§ Text shown:

Dependents' relief legislation - Persons entitled to relief - Person cohabiting with deceased - The Carrigans married in 1973 and separated sometime between 1996 and 2000, by which time Mr. Carrigan was living with Quinn - The Carrigans never formalized their separation nor divorced - Mr. Carrigan died unexpectedly in 2008 - Mr. Carrigan's will left everything to Mrs. Carrigan and the Carrigans' two daughters - He provided nothing for Quinn - Quinn was awarded $350,000 in dependents' relief under the Succession Law Reform Act - On Quinn's appeal, the Ontario Divisional Court stated, "Ms. Quinn is a 'dependent' and is entitled to 'relief' from Mr. Carrigan's failure to make 'adequate provision for [her] proper support' from his net estate assets" - See paragraphs 8 to 10.

Family Law - Topic 6670

Dependents' relief legislation - Entitlement - Property subject to distribution - [See Family Law - Topic 6616 ].

Family Law - Topic 6673

Dependents' relief legislation - Entitlement - Where adequate provision for dependent not made in will - [See Family Law - Topic 6628 ].

Family Law - Topic 6680

Dependents' relief legislation - Considerations in making awards - General - The Carrigans married in 1973 and separated sometime between 1996 and 2000, by which time Mr. Carrigan was living with Quinn - The Carrigans never formalized their separation nor divorced - Mr. Carrigan died unexpectedly in 2008 - Quinn was awarded $350,000 in dependents' relief under the Succession Law Reform Act (SLRA) - Quinn appealed - The Ontario Divisional Court allowed the appeal - The trial court erred in principle in apportioning Mrs. Carrigan's estate assets between Mrs. Carrigan and Quinn in proportion to their times as spouses of Mr. Carrigan - The court outlined the appropriate analysis - Here, Quinn's needs were understated and the "balancing of claims" was reduced to a simple ratio - This was not the "balancing" that was required and it overemphasized one of many pertinent factors under s. 62(1) of the SLRA - See paragraphs 131 to 137.

Family Law - Topic 6682.1

Dependents' relief legislation - Considerations in making awards - Legal obligations of testator - [See both Family Law - Topic 6695 ].

Family Law - Topic 6691

Dependents' relief legislation - Considerations in making awards - Other dependents - [See Family Law - Topic 6680 ].

§ Supplied material:

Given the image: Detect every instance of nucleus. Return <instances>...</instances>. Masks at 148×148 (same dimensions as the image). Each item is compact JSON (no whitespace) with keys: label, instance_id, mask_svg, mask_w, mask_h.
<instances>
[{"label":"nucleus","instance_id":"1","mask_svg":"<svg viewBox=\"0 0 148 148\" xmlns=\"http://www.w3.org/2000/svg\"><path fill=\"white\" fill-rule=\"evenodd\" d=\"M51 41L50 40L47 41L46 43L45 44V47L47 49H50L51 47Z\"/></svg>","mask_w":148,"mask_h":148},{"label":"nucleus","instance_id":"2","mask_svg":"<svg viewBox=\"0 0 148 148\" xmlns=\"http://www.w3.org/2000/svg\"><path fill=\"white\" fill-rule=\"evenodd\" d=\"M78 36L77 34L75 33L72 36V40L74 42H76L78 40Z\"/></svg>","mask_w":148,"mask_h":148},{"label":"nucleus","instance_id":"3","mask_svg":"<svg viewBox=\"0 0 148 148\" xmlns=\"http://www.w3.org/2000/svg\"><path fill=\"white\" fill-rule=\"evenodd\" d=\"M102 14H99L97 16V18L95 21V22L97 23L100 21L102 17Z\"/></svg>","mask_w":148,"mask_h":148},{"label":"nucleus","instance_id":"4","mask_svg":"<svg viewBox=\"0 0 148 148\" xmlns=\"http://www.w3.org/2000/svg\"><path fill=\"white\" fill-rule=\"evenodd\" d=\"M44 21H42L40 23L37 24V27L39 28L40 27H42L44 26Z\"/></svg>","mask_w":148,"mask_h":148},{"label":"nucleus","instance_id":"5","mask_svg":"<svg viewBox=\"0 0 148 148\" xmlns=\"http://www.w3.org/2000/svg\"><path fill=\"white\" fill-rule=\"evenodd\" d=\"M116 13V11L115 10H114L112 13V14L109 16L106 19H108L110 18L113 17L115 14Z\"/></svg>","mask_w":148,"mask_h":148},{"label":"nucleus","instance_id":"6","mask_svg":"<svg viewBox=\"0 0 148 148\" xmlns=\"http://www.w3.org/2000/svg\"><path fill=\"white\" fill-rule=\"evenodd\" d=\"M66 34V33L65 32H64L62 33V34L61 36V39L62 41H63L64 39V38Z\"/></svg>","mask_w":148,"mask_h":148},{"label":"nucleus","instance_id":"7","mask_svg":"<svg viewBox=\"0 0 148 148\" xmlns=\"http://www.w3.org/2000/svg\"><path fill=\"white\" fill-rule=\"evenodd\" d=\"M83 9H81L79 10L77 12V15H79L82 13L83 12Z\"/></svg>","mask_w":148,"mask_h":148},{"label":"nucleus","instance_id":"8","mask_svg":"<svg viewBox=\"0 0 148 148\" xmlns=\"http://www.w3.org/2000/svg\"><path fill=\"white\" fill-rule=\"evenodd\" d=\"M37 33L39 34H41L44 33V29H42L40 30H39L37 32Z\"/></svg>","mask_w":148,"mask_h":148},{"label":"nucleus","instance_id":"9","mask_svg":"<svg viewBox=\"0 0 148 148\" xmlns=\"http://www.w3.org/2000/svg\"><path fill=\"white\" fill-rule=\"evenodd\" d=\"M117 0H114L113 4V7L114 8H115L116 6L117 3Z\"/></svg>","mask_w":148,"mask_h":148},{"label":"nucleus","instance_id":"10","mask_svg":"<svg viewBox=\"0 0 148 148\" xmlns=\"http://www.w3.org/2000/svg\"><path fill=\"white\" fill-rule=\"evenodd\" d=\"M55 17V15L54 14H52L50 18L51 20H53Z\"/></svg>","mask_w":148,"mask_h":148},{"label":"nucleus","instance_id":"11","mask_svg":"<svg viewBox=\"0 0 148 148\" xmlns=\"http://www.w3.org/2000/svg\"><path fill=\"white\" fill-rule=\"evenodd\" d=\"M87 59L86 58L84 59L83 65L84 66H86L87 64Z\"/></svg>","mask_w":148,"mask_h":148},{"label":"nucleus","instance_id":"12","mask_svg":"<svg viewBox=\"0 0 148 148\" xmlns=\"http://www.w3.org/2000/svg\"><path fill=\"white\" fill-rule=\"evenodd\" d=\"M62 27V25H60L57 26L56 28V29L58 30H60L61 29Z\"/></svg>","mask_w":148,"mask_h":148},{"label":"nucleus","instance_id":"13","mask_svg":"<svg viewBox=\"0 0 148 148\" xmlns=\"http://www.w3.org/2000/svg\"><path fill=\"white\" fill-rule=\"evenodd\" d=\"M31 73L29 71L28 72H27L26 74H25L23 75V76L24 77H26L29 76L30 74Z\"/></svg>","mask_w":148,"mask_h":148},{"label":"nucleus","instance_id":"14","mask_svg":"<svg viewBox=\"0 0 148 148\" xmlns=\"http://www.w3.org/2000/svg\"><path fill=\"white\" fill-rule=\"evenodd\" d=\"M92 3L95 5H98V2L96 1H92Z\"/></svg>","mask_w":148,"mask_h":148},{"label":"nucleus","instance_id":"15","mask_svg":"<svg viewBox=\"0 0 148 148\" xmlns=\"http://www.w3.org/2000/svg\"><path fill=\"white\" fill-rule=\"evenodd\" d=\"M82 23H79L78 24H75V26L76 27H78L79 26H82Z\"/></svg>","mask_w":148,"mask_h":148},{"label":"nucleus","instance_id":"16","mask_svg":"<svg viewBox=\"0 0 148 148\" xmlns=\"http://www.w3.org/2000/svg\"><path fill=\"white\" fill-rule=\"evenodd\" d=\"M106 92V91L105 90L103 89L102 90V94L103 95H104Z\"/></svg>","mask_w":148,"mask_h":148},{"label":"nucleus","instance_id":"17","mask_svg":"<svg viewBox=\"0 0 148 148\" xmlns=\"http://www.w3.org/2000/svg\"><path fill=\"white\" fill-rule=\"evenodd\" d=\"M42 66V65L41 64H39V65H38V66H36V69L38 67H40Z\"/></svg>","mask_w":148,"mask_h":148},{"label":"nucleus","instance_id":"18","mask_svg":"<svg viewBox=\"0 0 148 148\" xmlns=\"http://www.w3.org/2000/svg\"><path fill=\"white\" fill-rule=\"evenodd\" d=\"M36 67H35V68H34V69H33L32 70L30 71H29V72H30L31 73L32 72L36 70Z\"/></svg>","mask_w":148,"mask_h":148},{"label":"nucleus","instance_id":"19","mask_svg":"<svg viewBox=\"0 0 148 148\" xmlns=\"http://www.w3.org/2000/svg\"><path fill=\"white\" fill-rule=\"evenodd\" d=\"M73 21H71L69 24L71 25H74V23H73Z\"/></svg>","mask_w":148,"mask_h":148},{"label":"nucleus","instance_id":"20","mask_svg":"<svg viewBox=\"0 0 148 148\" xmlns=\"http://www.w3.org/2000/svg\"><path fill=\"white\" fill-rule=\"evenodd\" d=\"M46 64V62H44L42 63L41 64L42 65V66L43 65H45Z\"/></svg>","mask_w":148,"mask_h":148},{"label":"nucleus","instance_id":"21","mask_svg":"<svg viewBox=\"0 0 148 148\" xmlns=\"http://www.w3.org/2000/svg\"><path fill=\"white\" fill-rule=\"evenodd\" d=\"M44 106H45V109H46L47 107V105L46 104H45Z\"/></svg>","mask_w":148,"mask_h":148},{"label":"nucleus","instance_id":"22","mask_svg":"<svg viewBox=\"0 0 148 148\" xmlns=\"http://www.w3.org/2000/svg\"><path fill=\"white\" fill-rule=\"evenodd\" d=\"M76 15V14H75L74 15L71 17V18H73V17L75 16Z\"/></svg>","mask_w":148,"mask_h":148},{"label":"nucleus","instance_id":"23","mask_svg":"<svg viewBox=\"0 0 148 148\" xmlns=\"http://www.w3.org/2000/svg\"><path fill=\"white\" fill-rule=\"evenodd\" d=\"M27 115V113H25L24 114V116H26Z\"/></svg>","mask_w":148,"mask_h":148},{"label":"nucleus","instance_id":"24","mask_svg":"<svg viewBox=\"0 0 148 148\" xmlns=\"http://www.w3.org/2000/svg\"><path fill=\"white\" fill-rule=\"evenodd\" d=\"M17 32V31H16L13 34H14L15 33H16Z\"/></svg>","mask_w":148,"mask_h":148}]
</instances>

§ Work to do:
(1) In the text on dependents' relief, how much was Quinn awarded under the Succession Law Reform Act?
(2) Do these statements agree with the text on dependents' relief? Answer yes or no to each, quoting the words of the text that decide it.
(a) The Carrigans married in 1973.
(b) The Carrigans divorced before Mr. Carrigan died.
(c) Mr. Carrigan's will made provision for Quinn.
The material has nothing to do with the text.

§ Worked solutions:
(1) $350,000.

(2)
(a) Yes: "The Carrigans married in 1973"
(b) No: "The Carrigans never formalized their separation nor divorced"
(c) No: "He provided nothing for Quinn"